Dataset entries below:

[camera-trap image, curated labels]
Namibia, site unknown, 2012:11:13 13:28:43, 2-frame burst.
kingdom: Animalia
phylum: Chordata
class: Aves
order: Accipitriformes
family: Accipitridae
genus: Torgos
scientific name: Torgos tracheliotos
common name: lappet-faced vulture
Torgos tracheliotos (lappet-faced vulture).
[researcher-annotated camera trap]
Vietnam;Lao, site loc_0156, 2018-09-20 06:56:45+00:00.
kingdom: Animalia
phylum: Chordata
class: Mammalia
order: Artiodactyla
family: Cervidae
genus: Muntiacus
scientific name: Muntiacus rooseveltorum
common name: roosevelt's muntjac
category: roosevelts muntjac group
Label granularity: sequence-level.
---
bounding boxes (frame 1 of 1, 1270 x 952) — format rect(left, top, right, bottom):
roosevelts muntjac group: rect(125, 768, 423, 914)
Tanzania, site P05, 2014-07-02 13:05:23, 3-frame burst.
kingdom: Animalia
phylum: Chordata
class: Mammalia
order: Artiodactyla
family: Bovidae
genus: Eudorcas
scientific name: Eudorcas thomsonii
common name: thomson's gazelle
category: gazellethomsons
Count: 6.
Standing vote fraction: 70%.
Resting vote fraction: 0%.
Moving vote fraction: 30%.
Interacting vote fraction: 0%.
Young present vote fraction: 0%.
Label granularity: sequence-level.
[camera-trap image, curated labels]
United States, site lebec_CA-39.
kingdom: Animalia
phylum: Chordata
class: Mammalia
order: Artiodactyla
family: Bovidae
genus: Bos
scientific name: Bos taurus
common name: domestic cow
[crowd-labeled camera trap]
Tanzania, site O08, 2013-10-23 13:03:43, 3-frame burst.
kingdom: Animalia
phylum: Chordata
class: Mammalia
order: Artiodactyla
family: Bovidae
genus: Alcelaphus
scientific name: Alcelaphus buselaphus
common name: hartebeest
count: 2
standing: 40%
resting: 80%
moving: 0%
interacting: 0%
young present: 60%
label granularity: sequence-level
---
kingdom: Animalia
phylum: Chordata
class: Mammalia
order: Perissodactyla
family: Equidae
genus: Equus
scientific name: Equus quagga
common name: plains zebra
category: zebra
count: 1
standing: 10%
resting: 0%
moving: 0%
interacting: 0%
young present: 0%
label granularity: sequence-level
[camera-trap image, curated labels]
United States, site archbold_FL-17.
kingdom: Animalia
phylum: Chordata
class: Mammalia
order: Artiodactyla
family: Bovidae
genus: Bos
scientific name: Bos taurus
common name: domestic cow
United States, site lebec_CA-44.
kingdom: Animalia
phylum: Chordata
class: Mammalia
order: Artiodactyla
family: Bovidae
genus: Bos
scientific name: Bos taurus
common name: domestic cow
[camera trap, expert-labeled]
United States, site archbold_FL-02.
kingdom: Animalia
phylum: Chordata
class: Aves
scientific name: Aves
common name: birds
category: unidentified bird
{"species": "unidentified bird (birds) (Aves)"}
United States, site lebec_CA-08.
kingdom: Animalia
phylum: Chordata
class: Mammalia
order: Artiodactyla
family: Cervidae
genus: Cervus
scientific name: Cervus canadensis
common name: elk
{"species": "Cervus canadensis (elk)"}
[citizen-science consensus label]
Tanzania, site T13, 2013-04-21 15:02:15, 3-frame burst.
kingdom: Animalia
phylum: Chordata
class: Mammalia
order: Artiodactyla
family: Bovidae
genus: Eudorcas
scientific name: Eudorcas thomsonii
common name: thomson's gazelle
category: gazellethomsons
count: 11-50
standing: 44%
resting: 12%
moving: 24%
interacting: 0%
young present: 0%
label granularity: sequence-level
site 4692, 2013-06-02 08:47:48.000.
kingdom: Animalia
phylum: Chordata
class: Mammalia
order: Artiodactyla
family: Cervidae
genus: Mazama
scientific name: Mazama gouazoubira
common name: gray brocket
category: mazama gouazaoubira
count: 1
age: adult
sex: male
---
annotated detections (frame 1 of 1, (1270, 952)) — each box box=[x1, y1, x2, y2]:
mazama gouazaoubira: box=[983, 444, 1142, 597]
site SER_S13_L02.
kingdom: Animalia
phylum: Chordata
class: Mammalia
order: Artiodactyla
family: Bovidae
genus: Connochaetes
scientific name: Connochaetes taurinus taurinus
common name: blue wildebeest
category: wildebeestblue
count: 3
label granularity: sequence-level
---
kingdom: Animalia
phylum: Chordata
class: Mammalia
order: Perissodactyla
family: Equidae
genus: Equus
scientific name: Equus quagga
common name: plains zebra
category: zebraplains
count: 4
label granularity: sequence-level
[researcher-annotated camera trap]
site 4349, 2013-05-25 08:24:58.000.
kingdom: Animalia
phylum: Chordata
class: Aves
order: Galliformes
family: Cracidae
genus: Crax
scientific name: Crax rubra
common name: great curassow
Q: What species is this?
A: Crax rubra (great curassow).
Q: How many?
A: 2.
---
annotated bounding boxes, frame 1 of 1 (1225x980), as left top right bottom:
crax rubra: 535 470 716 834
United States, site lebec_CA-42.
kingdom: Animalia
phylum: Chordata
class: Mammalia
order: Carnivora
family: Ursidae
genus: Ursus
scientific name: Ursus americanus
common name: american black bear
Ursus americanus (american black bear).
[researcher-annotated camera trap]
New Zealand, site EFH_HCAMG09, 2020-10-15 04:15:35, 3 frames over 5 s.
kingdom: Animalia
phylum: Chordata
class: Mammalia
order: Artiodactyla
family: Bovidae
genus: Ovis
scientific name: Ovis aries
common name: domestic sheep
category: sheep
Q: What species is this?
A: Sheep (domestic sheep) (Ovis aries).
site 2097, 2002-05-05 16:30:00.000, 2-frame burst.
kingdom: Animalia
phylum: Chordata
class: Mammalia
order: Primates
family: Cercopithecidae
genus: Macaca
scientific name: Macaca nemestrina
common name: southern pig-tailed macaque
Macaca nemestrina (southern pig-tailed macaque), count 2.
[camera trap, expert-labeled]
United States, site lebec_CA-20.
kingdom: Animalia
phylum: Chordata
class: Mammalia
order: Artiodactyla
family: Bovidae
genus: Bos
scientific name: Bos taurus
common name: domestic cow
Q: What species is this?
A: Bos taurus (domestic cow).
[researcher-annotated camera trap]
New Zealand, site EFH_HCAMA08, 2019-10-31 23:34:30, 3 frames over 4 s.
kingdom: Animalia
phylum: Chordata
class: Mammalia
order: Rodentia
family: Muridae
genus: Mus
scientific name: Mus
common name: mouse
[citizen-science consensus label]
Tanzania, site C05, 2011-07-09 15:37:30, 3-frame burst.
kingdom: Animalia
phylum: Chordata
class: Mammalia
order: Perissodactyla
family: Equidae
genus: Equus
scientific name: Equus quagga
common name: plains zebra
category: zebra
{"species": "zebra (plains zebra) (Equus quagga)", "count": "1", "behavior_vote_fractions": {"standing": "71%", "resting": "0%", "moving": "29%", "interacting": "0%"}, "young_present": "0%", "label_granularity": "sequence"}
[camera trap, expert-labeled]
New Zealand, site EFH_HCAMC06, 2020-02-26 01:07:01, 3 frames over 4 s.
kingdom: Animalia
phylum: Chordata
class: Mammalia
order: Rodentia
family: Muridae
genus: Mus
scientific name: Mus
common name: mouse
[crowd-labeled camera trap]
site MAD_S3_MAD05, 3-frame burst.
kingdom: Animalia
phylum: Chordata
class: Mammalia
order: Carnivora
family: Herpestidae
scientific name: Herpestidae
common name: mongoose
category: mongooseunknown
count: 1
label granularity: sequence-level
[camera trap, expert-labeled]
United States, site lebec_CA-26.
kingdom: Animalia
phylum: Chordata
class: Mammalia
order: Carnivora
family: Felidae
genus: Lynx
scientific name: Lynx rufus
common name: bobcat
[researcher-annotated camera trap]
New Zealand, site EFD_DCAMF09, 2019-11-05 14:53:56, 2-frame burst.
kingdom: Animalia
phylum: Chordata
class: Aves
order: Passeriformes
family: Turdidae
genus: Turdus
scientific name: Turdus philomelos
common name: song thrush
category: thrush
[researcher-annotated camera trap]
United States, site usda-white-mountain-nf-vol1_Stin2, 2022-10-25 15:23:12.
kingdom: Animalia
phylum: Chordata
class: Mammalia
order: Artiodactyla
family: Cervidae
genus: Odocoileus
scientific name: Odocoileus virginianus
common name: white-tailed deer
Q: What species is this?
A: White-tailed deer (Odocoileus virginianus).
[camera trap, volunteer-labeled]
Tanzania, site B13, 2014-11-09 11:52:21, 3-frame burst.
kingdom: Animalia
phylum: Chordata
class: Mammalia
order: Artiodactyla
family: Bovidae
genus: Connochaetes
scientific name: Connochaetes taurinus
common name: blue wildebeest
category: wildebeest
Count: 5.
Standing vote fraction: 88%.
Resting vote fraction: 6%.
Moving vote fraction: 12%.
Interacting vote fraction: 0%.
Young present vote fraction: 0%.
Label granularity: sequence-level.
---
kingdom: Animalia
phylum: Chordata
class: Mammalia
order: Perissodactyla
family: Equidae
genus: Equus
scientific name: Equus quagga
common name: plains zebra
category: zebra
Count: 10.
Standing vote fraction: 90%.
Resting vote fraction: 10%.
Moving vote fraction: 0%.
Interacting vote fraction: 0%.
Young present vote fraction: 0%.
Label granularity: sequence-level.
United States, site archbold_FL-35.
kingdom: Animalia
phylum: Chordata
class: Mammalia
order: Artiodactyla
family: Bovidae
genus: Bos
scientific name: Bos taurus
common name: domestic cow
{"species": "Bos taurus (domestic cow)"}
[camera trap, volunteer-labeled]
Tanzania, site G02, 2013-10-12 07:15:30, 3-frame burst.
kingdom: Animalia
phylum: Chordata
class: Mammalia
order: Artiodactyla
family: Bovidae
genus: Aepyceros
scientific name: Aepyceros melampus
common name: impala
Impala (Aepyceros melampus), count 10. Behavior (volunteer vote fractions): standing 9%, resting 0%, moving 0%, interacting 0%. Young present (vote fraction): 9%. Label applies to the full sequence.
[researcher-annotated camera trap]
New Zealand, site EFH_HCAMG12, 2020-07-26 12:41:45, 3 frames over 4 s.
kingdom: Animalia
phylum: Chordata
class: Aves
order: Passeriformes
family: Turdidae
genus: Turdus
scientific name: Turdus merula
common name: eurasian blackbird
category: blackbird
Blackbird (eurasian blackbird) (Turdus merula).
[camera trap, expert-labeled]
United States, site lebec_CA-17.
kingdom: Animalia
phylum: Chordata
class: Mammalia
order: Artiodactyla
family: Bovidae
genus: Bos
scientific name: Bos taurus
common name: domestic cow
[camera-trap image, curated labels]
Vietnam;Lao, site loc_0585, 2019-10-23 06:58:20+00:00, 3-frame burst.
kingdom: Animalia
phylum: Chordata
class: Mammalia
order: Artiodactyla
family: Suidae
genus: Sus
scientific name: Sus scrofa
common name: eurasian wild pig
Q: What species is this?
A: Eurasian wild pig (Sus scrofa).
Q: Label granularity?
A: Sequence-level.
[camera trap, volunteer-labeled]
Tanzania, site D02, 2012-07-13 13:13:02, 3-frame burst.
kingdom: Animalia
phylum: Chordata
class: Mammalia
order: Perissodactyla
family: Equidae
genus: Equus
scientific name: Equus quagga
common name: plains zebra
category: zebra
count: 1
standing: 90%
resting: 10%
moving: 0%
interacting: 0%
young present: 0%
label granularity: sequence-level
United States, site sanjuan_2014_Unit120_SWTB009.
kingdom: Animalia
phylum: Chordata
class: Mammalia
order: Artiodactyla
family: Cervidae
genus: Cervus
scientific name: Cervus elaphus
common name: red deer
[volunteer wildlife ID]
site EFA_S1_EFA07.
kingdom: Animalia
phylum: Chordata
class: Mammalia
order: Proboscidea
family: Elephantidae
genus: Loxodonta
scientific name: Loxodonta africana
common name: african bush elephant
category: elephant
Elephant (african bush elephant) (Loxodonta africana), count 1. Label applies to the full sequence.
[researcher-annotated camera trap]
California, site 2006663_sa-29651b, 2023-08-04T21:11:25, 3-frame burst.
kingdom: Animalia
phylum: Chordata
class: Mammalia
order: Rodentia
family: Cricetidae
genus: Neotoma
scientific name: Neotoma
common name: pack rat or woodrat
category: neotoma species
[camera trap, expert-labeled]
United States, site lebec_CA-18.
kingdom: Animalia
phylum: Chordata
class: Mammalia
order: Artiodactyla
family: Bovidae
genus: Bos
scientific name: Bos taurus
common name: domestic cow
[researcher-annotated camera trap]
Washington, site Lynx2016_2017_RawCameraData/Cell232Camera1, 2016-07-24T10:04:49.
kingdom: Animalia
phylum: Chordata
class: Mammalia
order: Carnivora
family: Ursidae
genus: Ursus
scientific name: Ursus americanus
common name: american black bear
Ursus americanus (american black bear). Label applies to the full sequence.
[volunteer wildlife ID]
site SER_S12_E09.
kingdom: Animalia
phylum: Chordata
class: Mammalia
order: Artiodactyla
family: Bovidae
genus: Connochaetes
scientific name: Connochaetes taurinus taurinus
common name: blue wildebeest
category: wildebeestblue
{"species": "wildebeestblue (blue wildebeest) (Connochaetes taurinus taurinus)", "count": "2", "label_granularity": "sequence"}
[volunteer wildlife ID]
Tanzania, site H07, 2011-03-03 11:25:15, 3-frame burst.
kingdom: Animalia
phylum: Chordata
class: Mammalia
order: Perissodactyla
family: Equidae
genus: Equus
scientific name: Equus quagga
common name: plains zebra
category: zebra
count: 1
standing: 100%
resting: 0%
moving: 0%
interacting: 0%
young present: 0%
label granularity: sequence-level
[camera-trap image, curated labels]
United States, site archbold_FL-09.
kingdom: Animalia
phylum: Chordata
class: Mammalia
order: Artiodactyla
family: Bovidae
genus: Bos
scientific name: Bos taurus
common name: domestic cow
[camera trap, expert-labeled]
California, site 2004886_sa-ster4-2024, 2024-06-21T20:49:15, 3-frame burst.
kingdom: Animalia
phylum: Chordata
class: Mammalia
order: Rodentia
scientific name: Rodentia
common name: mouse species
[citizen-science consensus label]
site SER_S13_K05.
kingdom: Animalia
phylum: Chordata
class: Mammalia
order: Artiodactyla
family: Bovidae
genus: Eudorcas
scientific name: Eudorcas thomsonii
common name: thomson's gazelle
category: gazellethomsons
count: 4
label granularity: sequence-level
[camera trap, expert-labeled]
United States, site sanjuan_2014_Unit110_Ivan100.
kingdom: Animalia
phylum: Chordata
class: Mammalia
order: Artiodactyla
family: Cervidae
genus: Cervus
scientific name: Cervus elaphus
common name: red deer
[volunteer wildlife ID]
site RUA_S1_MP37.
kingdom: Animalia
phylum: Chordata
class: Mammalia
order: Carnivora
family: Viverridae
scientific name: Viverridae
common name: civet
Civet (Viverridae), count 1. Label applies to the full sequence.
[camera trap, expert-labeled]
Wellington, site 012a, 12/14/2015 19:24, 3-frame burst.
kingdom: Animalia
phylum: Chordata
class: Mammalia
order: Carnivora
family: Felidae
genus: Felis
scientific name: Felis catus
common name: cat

End of Dataset entries.

Problem statement: Among the entries, find every line holding "Tanzania" and return it.

Solution for this exercise:
Tanzania, site P05, 2014-07-02 13:05:23, 3-frame burst.
Tanzania, site O08, 2013-10-23 13:03:43, 3-frame burst.
Tanzania, site T13, 2013-04-21 15:02:15, 3-frame burst.
Tanzania, site C05, 2011-07-09 15:37:30, 3-frame burst.
Tanzania, site B13, 2014-11-09 11:52:21, 3-frame burst.
Tanzania, site G02, 2013-10-12 07:15:30, 3-frame burst.
Tanzania, site D02, 2012-07-13 13:13:02, 3-frame burst.
Tanzania, site H07, 2011-03-03 11:25:15, 3-frame burst.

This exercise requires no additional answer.